A torque limiter is active for safety reasons in case predicted values are too high.

Results

The neural network was tested with different dynamic structures and its torque prediction was compared to the actual motor value.

Single axis with constant inertia

The first test was performed on a single axis system with constant inertia load, and a standard FF model was taken as a comparison benchmark.

The network was trained on a small set of 2000 examples. The following figure compares the actual motor torque with the predicted values from a standard FF model and from the neural network. No feed-forward was sent to the drives in this case.

Comparison between single axis motor torque values: actual (green), standard FF (purple), NN predicted (red)

The predicted torque values are similar, although the standard FF model provides a more detailed representation of the real dynamics.

Single axis with variable inertia

The second test was also performed on a single axis system, but this time with an asymmetric vertical load, which causes the inertia to vary according to the axis position. The quality of the results is checked by observing the effects on the axis positioning error.

The following figure compares the actual motor torque with the predicted value from the neural network. No feed-forward was sent to the drives in this case.

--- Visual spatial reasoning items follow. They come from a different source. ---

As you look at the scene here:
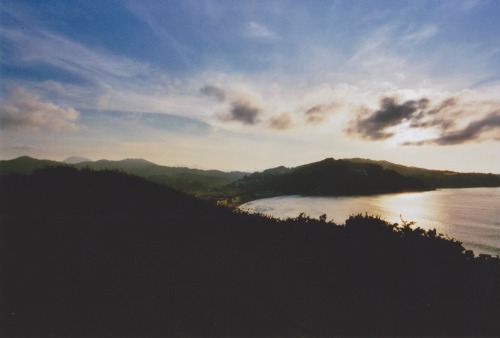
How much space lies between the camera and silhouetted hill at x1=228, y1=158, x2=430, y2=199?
16612cm

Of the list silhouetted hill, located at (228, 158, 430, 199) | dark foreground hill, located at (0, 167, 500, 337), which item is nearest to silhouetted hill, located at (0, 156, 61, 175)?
dark foreground hill, located at (0, 167, 500, 337)

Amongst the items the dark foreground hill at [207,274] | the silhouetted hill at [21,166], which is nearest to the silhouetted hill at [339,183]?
the silhouetted hill at [21,166]

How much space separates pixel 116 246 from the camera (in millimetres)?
12133

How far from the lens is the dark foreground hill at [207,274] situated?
9.44m

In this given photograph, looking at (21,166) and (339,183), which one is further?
(339,183)

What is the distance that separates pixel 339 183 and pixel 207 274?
165 m

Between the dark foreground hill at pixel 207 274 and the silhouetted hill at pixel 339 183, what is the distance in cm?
14202

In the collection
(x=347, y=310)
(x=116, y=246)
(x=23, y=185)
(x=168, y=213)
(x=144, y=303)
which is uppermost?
(x=23, y=185)

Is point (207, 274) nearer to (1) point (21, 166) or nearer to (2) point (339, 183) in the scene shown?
(1) point (21, 166)

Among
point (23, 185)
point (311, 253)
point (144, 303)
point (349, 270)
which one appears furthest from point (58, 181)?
point (349, 270)

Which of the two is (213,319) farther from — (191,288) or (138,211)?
(138,211)

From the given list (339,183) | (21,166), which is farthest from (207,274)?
(339,183)

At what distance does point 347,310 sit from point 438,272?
4.16 meters

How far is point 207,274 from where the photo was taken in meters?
12.1
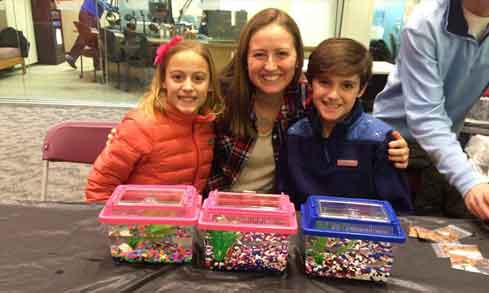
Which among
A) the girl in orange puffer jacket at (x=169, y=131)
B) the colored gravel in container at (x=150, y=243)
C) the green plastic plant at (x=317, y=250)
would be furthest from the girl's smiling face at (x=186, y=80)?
the green plastic plant at (x=317, y=250)

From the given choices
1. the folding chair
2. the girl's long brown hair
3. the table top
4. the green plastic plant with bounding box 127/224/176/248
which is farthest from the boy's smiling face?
the folding chair

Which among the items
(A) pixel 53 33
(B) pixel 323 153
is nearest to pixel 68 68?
(A) pixel 53 33

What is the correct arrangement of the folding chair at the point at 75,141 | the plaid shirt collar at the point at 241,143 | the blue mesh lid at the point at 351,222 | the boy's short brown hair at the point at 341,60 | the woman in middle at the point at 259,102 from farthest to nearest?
the folding chair at the point at 75,141 < the plaid shirt collar at the point at 241,143 < the woman in middle at the point at 259,102 < the boy's short brown hair at the point at 341,60 < the blue mesh lid at the point at 351,222

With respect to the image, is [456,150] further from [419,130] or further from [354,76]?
[354,76]

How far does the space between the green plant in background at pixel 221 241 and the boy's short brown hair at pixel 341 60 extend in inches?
27.6

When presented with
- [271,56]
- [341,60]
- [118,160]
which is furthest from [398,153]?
[118,160]

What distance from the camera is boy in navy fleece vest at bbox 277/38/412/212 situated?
4.47 ft

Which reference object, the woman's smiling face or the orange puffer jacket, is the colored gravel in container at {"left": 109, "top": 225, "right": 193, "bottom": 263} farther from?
the woman's smiling face

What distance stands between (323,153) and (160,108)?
2.01 ft

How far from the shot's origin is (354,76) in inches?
52.9

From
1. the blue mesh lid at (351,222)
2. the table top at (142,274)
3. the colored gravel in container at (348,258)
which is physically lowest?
the table top at (142,274)

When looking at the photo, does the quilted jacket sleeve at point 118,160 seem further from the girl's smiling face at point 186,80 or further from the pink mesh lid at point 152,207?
the pink mesh lid at point 152,207

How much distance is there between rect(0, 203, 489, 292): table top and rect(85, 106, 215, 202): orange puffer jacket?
43cm

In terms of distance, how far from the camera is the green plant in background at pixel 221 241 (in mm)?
879
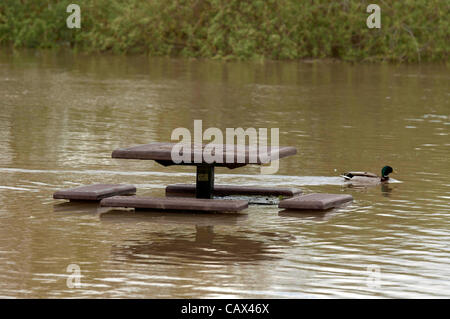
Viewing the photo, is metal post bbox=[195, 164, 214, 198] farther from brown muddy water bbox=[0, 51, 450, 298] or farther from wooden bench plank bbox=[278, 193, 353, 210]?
wooden bench plank bbox=[278, 193, 353, 210]

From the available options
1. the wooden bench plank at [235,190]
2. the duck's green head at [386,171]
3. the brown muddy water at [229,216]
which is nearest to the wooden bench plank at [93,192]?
the brown muddy water at [229,216]

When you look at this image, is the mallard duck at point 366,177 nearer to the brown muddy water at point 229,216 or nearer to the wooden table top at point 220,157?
the brown muddy water at point 229,216

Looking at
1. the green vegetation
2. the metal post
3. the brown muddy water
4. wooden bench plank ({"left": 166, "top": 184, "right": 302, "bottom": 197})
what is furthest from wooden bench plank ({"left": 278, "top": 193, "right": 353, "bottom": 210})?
the green vegetation

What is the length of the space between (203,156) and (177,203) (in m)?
0.69

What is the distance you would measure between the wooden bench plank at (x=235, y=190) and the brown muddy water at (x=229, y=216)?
1.48ft

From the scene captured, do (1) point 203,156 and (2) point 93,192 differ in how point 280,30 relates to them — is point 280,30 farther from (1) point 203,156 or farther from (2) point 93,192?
(1) point 203,156

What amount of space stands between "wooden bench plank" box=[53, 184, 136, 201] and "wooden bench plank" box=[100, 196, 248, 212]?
1.61 feet

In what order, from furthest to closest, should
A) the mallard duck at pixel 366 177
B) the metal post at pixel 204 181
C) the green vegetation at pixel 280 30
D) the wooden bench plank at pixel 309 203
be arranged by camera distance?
the green vegetation at pixel 280 30
the mallard duck at pixel 366 177
the metal post at pixel 204 181
the wooden bench plank at pixel 309 203

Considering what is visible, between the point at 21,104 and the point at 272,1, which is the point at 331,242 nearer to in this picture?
the point at 21,104

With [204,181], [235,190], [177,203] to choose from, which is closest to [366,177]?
[235,190]

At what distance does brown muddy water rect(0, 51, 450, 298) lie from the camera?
1032 centimetres

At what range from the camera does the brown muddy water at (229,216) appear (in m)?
10.3
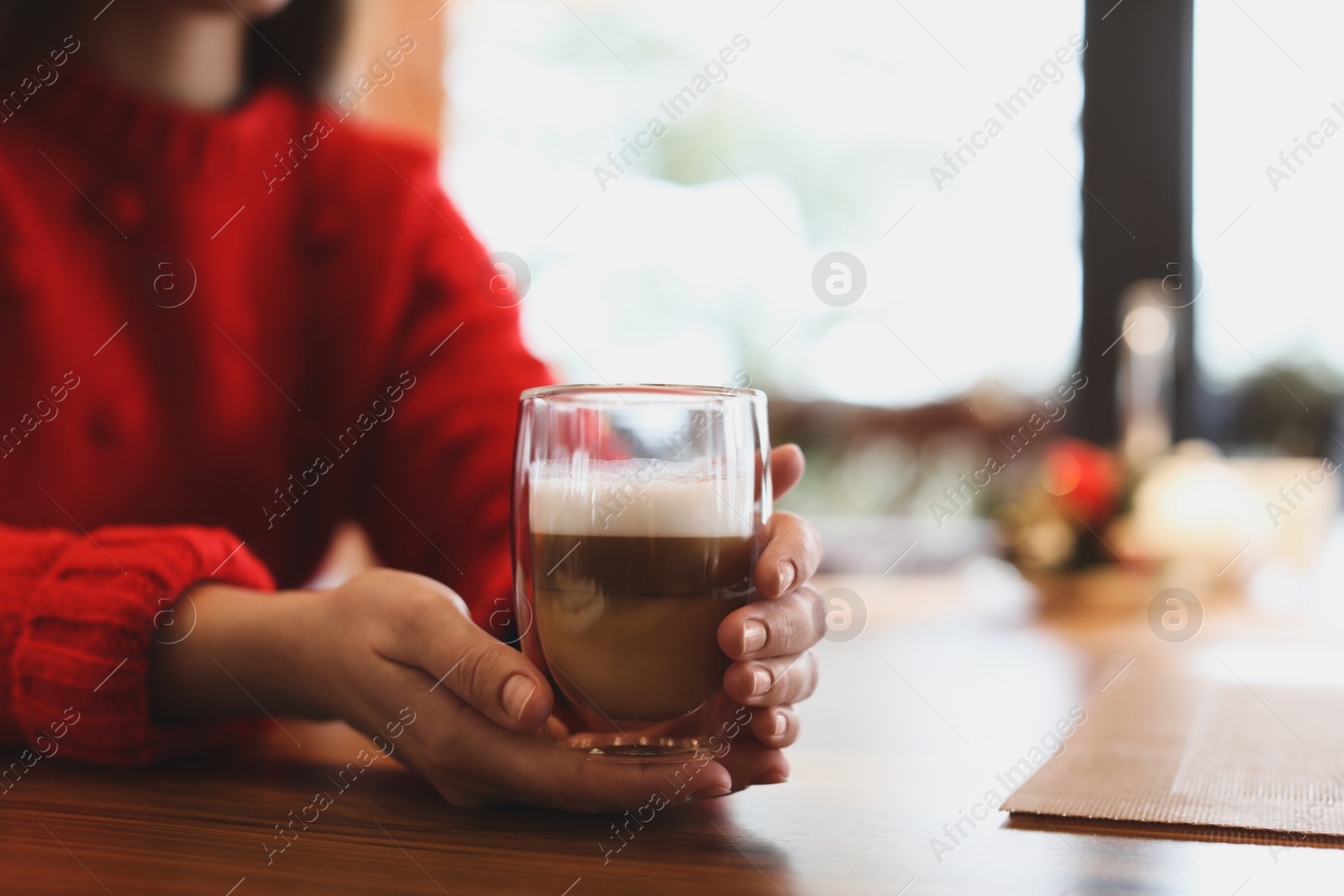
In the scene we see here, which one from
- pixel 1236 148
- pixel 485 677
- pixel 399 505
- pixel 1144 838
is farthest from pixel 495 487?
pixel 1236 148

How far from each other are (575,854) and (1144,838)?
0.26 metres

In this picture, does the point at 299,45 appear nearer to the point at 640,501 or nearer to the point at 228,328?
the point at 228,328

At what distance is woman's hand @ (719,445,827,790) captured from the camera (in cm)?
54

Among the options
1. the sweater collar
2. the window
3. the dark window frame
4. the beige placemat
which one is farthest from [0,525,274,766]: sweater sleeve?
the window

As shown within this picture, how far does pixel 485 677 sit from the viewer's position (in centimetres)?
51

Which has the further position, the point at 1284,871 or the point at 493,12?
the point at 493,12

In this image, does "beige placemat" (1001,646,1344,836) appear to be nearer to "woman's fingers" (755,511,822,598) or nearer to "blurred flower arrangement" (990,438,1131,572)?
"woman's fingers" (755,511,822,598)

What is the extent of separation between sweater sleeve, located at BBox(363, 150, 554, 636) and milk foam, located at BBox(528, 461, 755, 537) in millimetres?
384

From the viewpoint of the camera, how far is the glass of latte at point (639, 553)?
0.53m

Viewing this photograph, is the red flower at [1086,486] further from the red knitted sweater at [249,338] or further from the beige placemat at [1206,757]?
the red knitted sweater at [249,338]

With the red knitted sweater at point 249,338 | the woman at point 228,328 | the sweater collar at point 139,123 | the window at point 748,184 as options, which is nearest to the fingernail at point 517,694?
the woman at point 228,328

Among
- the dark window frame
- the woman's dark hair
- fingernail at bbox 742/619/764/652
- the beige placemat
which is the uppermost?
the dark window frame

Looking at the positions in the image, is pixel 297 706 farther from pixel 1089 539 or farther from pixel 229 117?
pixel 1089 539

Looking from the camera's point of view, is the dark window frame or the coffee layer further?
the dark window frame
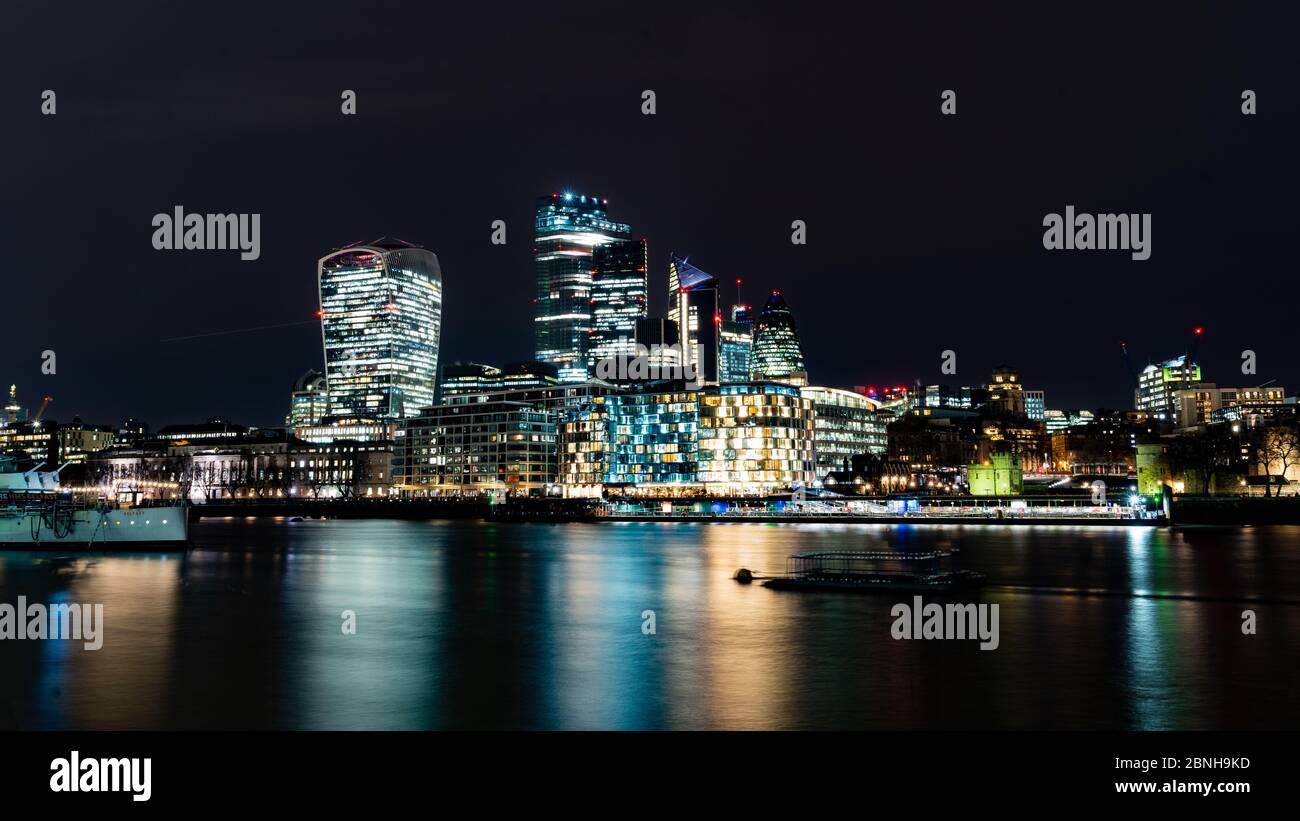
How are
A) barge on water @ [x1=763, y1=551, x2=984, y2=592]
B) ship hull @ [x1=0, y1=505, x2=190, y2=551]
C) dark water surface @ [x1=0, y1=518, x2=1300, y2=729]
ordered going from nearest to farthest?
dark water surface @ [x1=0, y1=518, x2=1300, y2=729], barge on water @ [x1=763, y1=551, x2=984, y2=592], ship hull @ [x1=0, y1=505, x2=190, y2=551]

Comparison between single axis motor torque values with variable inertia load: actual (green) and NN predicted (red)

The following step is to send the predicted torque to the drive as a feed-forward value: a reduction in the lag error is clearly visible while the axis is moving, particularly during the acceleration phase.

Comparison between axis positioning error values: without torque feed-forward (green) and after applying the NN feed-forward (red)

6-Axes robot

The last test was performed on a 6ax articulated robot with an 8Kg payload.

The neural network in this case has 18 input units and 6 output values. The system is highly non-linear as a result of the kinematic chain and the torque of each axis depends on the dynamic state of all other axes.

After a short offline training with a set of about 10000 examples, the network was already able to predict with fairly good approximation the torque values for each motor, as shown in the following figure recorded during a random movement.

Comparison between torque values of the six motors of an articulated robotic arm: actual values (green) and predicted by the NN (red)

More detailed prediction quality could likely be achieved with deeper networks and larger training sets.

Conclusion

A simple forward-propagating neural network with two hidden layers was tested as a function approximator to learn the dynamic models of different kinematical structures.

Practical results show that even with such a shallow architecture and small training sets the network can provide good enough prediction to allow for reductions in the positioning error of each axis.

The technique is clearly not meant to replace dynamic models for well-known structures, but it has a very interesting potential in several applications where models are either not available or not accurate enough.

A few advantages are:

- It can be applied to any user-defined kinematics, even highly complex ones with several joints (the capacity of the neural network might have to be increased accordingly)

- It can predict effects that are difficult to model analytically

- It can adapt to time-dependent changes in the mechanics

On the other hand, the most obvious disadvantage is that the internal structure of the network is not human-readable: any learned information about mechanical dynamics cannot be extracted.